In general, the EAV data obtained in this experiment demonstrate the
highest degree of compatibility with the food challenge test, which is
considered to be the most sensitive of the currently available diagnostic
techniques for food allergy. In addition, the EAV results were comparable
with both skin and RAST tests.
Over the
course of this study, the researchers identified several environmental
influences that should be carefully accounted for in future EAV research
endeavors. The experience of the testers in performing EAV measurements,
the status of the participants' health and dietary habits, the time of day
EAV measurements are performed, and the location of the instrument itself
are all significant factors which can effect the resultant EAV data. A
basic study should be undertaken to establish a normal variation curve.

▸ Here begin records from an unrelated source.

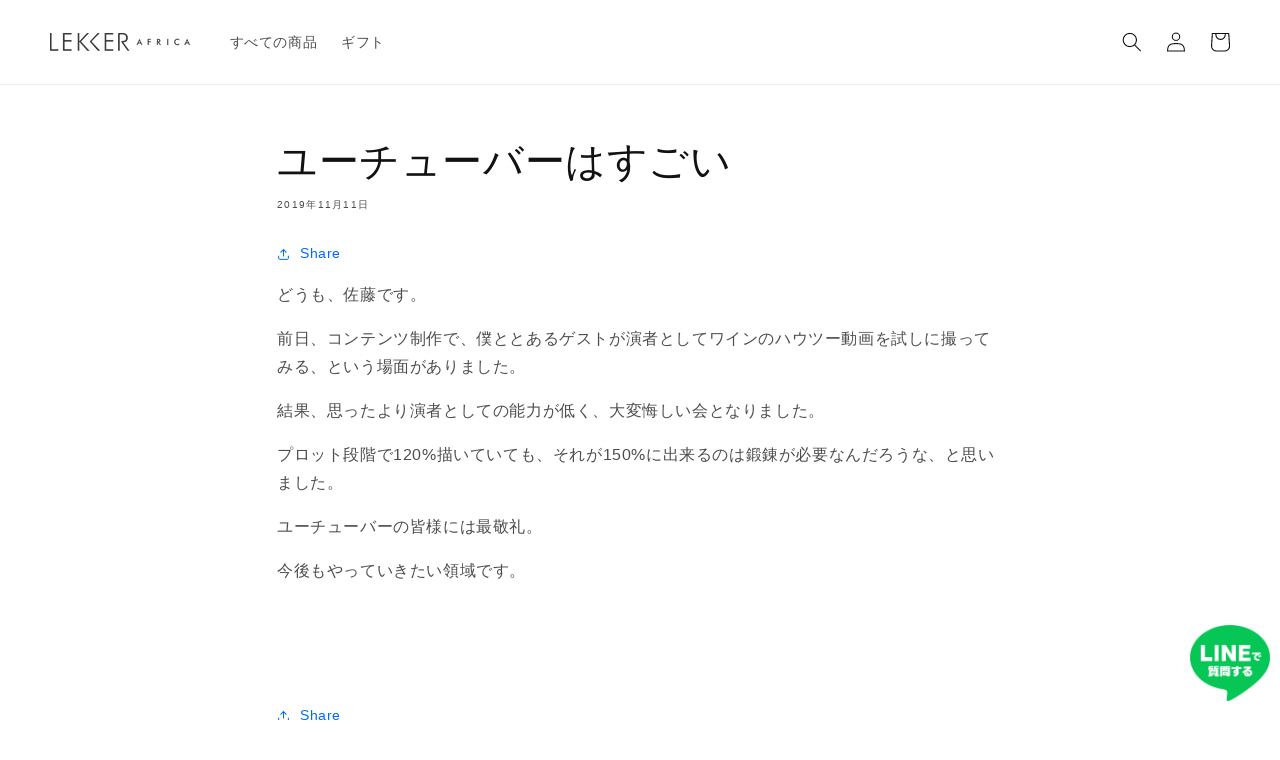

--- FILE ---
content_type: text/css
request_url: https://lekker-africa.com/cdn/shop/t/24/assets/lekker.css?v=87679780743651215901664974180
body_size: 1136
content:
/** Shopify CDN: Minification failed

Line 326:39 Expected ":"
Line 327:35 Expected ":"
Line 328:28 Expected ":"
Line 333:39 Expected ":"
Line 334:35 Expected ":"
Line 335:28 Expected ":"
Line 340:35 Expected ":"
Line 435:2 Expected "}" to go with "{"

**/
@media only screen and (min-width: 750px){/*pc*/
.sp {display: none;}
.pc {display:block;}
}


@media only screen and (max-width: 749px) {/*sp*/
.sp {display: block;}
.pc {display:none;}
}
  

/* メインビジュアル */


.main {
	text-align: center;
  	padding: 0 58px;
 	margin: 56px 0 50px;
  	color:#121212;
}

.copy {
    font-size: 38px;
    font-weight: 700;
    line-height: 1.3;
	letter-spacing: 4px;
  	margin:0;
}

.copy .lekker {
    position: relative;
}

.copy span.copypc {
  margin: 0 0px 0 -0.4em;
}


  h1.hero-h1-copy {
	 font-size: 18px;
    font-weight: 400;
    letter-spacing: 5px;
	margin-bottom: 0px;
  }

@media only screen and (max-width: 845px) {/*sp*/

    #shopify-section-hero {
		padding-bottom: 0px;
  }

  .main {
    	margin: 36px 0 30px;
      padding: 0 0px;
  }

   .main-photo {
     z-index: 19;
     /*filter: brightness(0.55);*/
   }

  .copy {
  	font-size: 23px;
    width: 100%;
    text-align:center;
    z-index: 40;
    padding: 0 0px;
	letter-spacing: 5px;
   
  }

    h1.hero-h1-copy {
	font-size: 12px;
    font-weight: 400;
    letter-spacing: 2px;
    margin-top: 18px;
	margin-bottom: 30px;
  }
 
  
.copy span.copysp {
  margin: 0px 0 0 14px;
}
  

}


/* /メインビジュアル */



/* コンテンツ */

.product__description h2 {
  margin:56px 0 32px 0; 
  font-size:24px;
}


/* /コンテンツ */


/* テンプレの幅を100%に */

.header {
  max-width: 100%;
  width: 100%;
}

.footer-block:only-child:last-child{
  max-width: 100%;
  width: 100%;
}

.footer__content-top {
  max-width: 100% ;
  width: 100%;
}


/* /テンプレの幅を100%に */


/* プライス表示関連 */

.front-tax-lekker {
  font-size:0.6em;
}

.product__tax {
  display: none;
}

.price--large {
  font-size: 2.2rem !important;
}

.badge {
  padding: 0.8rem 0rem;
  font-size:0.6em;
  color:red !important;
}

.card__badge .badge {
  background-color: #ffffff;
  color: #000000 !important;
   padding: 0.8rem 0.8rem;
}

/* /プライス表示関連 */

/* 既存CSSをリセット */

/* リンクカード */

.lk-link-card {
  display: flex;
  border: solid 1px #dfdfdf;
  align-items: center;
  text-decoration: none !important;
  margin: 15px 0 ;
  border-radius: var(--media-radius);
}

.lk-link-card:hover {
  opacity:0.8;
  text-decoration: underline !important;
}

.lk-link-card-img {
  width: 110px;
  height: 110px;
}

.lk-link-card-img img {
  width: 100%;
  height: auto;
  border-radius: 0px 0px 0px 0px !important;
}

.lk-link-card-txt {
  font-size:12px;
  height: 110px;
  width: calc(100% - 120px);
}

.lk-link-card-txt {
  display: flex;
  padding:10px;
  margin:0px;
  align-items: flex-start;
    flex-direction: column;
    justify-content: center;
  box-sizing: border-box;
}

a .lk-link-card-txt p{
  padding:0px;
  margin:0px;
  color: #121212;
  text-decoration: none !important;
}

.lk-link-card-txt p + p{
  margin-top: 4px;
}


/* /リンクカード */

/* 固定ボタン */


.main-product-fixed-btn {
	position: fixed;
    z-index: 1000;
    bottom: 24px;
    width: 100%;
    opacity: 0;
    -webkit-transition: all .3s;
    -moz-transition: all .3s;
    -ms-transition: all .3s;
    -o-transition: all .3s;
    transition: all .3s;
    margin: 0 auto;
    justify-content: center;
    display: none;
}

.main-product-fixed-btn a {
    background-color: #006aff;
    color: #fff;
    height: 60px;
    width: auto;
    padding: 0 32px;
    display: flex;
    align-items: center;
    border-radius: 100px;
    font-weight: 700;
    text-align: center;
    justify-content: center;
    font-size: 15px;
    text-decoration:none;
}

    .on {
      opacity : 1;
      display: flex;
    }


.main-product-fixed-btn a:hover {
      opacity:1;
      color: #ffffff;
    }

#product-mv {
}

/* /固定ボタン */




/* youtube */

   .info-mungo img {
     width:100%;
   }
   
     .contents-youtube-default {
  width: 100%;
  aspect-ratio: 16 / 9;
}
  .contents-youtube-default iframe {
    width: 100%;
    height: 100%;
  }
 
/* /youtube */


/* お気に入り */
#product-mv  ._SFA .SFA__btn__list {
  top: -110px;
}

.contains-card ._SFA .SFA__btn__list  {
    top: 5px;
  right: 5px;
}

._SFA button:after {
  margin-top: 2px;
}

._SFA button.active:after {
  background-color : #F06A8A;
}


_wrap {
  border:solid 1px #000000;
}

/* /お気に入り */



/*バリエーションボタンの背景色、線の色、文字色の変更*/
.product-form__input input[type=radio]+label{
background-color: #ffffff; ⇦背景色
border-color: #aeaeae; ⇦線の色
color: #aeaeae; ⇦文字色
}

/*選択中のバリエーションボタンの背景色、線の色、文字色の変更 */
.product-form__input input[type=radio]:checked+label {
background-color: #ffffff; ⇦背景色
border-color: #000000; ⇦線の色
color: #000000; ⇦文字色
}

/*バリエーションボタンをホバーした時の線の色の変更*/
.product-form__input input[type=radio]+label:hover {
border-color: #000000; ⇦線の色
}



/* 配送日時指定リセット */

.delivery_box {
  background-color: #efefef;
  padding:8px 20px 20px 20px;
  margin-top: 20px;
}

.delivery_box .title-border{
  display:none;
}

.delivery-container .delivery-title {
    margin-bottom: 0;
    margin-top: 4px;
}

.delivery-mindate-caution {
  padding: 0px;
}

.delivery-caution {
  display:none;
}

.dd-gift .buttons {
  width:100%;
}

/* 既存CSSをリセット */

@media only screen and (max-width: 749px) {/*sp*/
  .product__media-list,
  .slider.slider--mobile,
  .product__title{
    padding-bottom:0 !important;
    margin-bottom:0 !important;
    margin-block-start:0 !important;
}
  
 .product .price__container {
    margin-bottom: 0 !important;
}
  
.product-form__input {
  max-width:  100% !important;
  }
  
.product-form__input .select {
	max-width: 100% !important;
}
  
.product__title {
  font-size: 16px;
  font-weight: bold;
}
  
  .product__info-container>*+* {
    margin: 4px 0 !important;
}
  
.product-form__input--dropdown {
    margin-bottom: 8px !important;
}
  
.form__label {
    display: block;
    margin-bottom: 4px !important;
}
  
  /* review レビュー */
  
#shopify-product-reviews {
  margin-top: 40px !important;
}
  
.spr-button-primary {
  padding: 15px 20px !important;
}
  
/* カートノティフ */


.product-form__input .select {
    max-width: 100rem !important;
  width: 100%;
}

In
addition, standardizing the timing of the interval between EAV test and
the intake of special test foods during the food challenge test requires
further refinement. Improved control of these factors should serve to
reduce baseline variation, and increase the test's sensitivity and
specificity.
Acknowledgment:
This study was supported by a grant from the Bratton Foundation. The
services of
Arwin Diwan, M.D.,
Min-Pin Mi, Ph.D., and Barbara Jensen are deeply appreciated.